▶ **Listed records**

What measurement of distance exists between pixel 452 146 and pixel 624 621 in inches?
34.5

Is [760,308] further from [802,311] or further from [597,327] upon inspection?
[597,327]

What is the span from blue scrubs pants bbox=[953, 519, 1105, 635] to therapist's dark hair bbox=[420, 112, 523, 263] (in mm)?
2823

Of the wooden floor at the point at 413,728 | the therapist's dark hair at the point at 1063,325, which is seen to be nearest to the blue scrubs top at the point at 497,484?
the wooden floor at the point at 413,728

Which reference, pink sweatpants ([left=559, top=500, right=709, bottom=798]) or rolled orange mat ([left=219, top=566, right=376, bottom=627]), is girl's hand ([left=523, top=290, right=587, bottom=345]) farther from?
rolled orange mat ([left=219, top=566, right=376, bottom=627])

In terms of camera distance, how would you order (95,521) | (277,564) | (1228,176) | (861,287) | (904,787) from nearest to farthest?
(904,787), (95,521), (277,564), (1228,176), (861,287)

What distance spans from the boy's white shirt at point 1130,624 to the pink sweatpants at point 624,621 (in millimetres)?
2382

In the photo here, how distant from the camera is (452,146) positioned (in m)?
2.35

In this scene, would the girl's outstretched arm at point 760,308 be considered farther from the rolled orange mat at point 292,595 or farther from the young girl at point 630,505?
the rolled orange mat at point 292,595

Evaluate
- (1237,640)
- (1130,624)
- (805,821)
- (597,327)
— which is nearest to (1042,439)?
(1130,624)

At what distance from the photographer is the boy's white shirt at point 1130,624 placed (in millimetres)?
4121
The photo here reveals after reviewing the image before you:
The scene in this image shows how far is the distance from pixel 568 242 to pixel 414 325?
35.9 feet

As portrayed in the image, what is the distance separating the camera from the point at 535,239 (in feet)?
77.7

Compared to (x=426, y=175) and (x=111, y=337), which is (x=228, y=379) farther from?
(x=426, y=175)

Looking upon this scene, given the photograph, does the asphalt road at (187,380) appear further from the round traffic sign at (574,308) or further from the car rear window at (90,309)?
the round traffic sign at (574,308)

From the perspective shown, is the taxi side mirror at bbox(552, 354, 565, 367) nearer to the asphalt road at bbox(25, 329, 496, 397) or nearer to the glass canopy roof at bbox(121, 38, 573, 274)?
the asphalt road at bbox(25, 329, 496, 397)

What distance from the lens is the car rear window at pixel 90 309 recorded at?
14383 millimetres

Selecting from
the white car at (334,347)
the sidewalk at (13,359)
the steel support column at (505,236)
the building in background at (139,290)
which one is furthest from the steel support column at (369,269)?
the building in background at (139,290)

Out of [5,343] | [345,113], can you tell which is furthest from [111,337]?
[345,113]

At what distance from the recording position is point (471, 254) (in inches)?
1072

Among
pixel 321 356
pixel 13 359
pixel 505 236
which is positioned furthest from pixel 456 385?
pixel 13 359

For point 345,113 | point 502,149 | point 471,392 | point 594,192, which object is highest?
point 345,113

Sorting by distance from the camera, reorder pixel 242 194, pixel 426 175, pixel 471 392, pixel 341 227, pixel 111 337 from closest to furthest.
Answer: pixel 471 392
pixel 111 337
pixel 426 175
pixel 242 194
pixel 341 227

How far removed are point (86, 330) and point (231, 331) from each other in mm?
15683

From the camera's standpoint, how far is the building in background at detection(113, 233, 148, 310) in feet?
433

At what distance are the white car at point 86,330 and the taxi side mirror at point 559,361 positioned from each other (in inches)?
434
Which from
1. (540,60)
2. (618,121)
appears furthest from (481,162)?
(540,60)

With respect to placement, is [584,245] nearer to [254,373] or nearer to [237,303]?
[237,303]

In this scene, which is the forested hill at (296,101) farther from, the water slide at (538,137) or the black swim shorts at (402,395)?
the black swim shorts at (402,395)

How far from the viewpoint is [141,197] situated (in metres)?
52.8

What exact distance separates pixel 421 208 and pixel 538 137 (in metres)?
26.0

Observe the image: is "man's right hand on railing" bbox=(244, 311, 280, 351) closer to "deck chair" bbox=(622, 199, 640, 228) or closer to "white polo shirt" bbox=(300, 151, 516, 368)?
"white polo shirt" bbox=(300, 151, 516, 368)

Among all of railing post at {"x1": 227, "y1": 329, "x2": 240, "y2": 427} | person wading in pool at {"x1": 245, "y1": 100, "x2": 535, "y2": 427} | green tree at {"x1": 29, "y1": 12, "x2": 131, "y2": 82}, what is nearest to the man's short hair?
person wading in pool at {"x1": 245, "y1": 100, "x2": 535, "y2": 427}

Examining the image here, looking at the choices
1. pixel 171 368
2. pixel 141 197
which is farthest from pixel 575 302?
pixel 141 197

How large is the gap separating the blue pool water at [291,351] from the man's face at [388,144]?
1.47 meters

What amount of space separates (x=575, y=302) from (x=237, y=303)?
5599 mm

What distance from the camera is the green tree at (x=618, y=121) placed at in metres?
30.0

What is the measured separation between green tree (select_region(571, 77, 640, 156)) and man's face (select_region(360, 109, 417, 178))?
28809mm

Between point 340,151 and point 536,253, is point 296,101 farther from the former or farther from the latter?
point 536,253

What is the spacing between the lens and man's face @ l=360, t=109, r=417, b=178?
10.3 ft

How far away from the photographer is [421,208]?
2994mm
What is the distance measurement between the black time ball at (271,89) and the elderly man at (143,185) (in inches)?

▶ **Set exercise**
Return the listing above word for word.

▶ **Answer to this problem**
What measurement of distance exists between pixel 452 146 and pixel 624 621 in inches?
34.5

Is [760,308] further from [802,311] or further from [597,327] upon inspection?
[597,327]

What is the span from blue scrubs pants bbox=[953, 519, 1105, 635] to therapist's dark hair bbox=[420, 112, 523, 263] (in mm)?
2823

Of the wooden floor at the point at 413,728 | the therapist's dark hair at the point at 1063,325, which is seen to be nearest to the blue scrubs top at the point at 497,484?
the wooden floor at the point at 413,728

Which reference, pink sweatpants ([left=559, top=500, right=709, bottom=798]) or rolled orange mat ([left=219, top=566, right=376, bottom=627]), is girl's hand ([left=523, top=290, right=587, bottom=345]) farther from?
rolled orange mat ([left=219, top=566, right=376, bottom=627])

In terms of camera distance, how would you order (95,521) | (277,564) | (1228,176) | (861,287) | (904,787) from nearest to farthest?
(904,787), (95,521), (277,564), (1228,176), (861,287)

What distance spans from the boy's white shirt at point 1130,624 to the pink sweatpants at point 624,621 (in millimetres)?
2382

In the photo here, how distant from the camera is (452,146) positioned (in m)?
2.35

In this scene, would the girl's outstretched arm at point 760,308 be considered farther from the rolled orange mat at point 292,595 or farther from the young girl at point 630,505?
the rolled orange mat at point 292,595

Evaluate
- (1237,640)
- (1130,624)
- (805,821)
- (597,327)
— which is nearest to (1042,439)?
(1130,624)

At what distance from the photographer is the boy's white shirt at point 1130,624 placed (in millimetres)?
4121
The photo here reveals after reviewing the image before you:
The scene in this image shows how far is the distance from pixel 568 242 to pixel 414 325?
35.9 feet

As portrayed in the image, what is the distance separating the camera from the point at 535,239 (in feet)?
77.7

Compared to (x=426, y=175) and (x=111, y=337), which is (x=228, y=379) farther from?
(x=426, y=175)

Looking upon this scene, given the photograph, does the asphalt road at (187,380) appear further from the round traffic sign at (574,308) or further from the car rear window at (90,309)?
the round traffic sign at (574,308)

From the perspective shown, is the taxi side mirror at bbox(552, 354, 565, 367) nearer to the asphalt road at bbox(25, 329, 496, 397) or nearer to the glass canopy roof at bbox(121, 38, 573, 274)?
the asphalt road at bbox(25, 329, 496, 397)

What distance from the lens is the car rear window at pixel 90 309 recorded at?
14383 millimetres

Selecting from
the white car at (334,347)
the sidewalk at (13,359)
the steel support column at (505,236)
the building in background at (139,290)
which one is furthest from the steel support column at (369,269)?
the building in background at (139,290)

Out of [5,343] | [345,113], can you tell which is furthest from [111,337]?
[345,113]

At what distance from the recording position is point (471, 254) (in inches)?
1072

Among
pixel 321 356
pixel 13 359
pixel 505 236
which is positioned furthest from pixel 456 385?
pixel 13 359

For point 345,113 | point 502,149 | point 471,392 | point 594,192, which object is highest?
point 345,113

Sorting by distance from the camera, reorder pixel 242 194, pixel 426 175, pixel 471 392, pixel 341 227, pixel 111 337 from closest to furthest.
Answer: pixel 471 392
pixel 111 337
pixel 426 175
pixel 242 194
pixel 341 227

How far removed are point (86, 330) and point (231, 331) from each other in mm?
15683

From the camera's standpoint, how far is the building in background at detection(113, 233, 148, 310) in feet?
433

At what distance are the white car at point 86,330 and the taxi side mirror at point 559,361 positioned from each other (in inches)?
434
Which from
1. (540,60)
2. (618,121)
appears furthest from (481,162)?
(540,60)

With respect to placement, is [584,245] nearer to [254,373] or nearer to [237,303]?
[237,303]

In this scene, which is the forested hill at (296,101) farther from, the water slide at (538,137) or the black swim shorts at (402,395)?
the black swim shorts at (402,395)

How far from the viewpoint is [141,197] situated (in metres)?
52.8

What exact distance separates pixel 421 208 and pixel 538 137 (in metres)?
26.0

Observe the image: is "man's right hand on railing" bbox=(244, 311, 280, 351) closer to "deck chair" bbox=(622, 199, 640, 228) or closer to "white polo shirt" bbox=(300, 151, 516, 368)?
"white polo shirt" bbox=(300, 151, 516, 368)

Among all of railing post at {"x1": 227, "y1": 329, "x2": 240, "y2": 427} | person wading in pool at {"x1": 245, "y1": 100, "x2": 535, "y2": 427} | green tree at {"x1": 29, "y1": 12, "x2": 131, "y2": 82}, what is nearest to the man's short hair?
person wading in pool at {"x1": 245, "y1": 100, "x2": 535, "y2": 427}

Examining the image here, looking at the choices
1. pixel 171 368
2. pixel 141 197
which is farthest from pixel 575 302?
pixel 141 197

How large is the gap separating the blue pool water at [291,351] from the man's face at [388,144]?
1.47 meters

What amount of space separates (x=575, y=302) from (x=237, y=303)?
5599 mm

What distance from the camera is the green tree at (x=618, y=121) placed at in metres?
30.0

What is the measured separation between green tree (select_region(571, 77, 640, 156)) and man's face (select_region(360, 109, 417, 178))?
28809mm

Between point 340,151 and point 536,253, is point 296,101 farther from the former or farther from the latter?
point 536,253

What is the spacing between the lens and man's face @ l=360, t=109, r=417, b=178?
10.3 ft

How far away from the photographer is [421,208]?
2994mm
What is the distance measurement between the black time ball at (271,89) and the elderly man at (143,185) (in inches)?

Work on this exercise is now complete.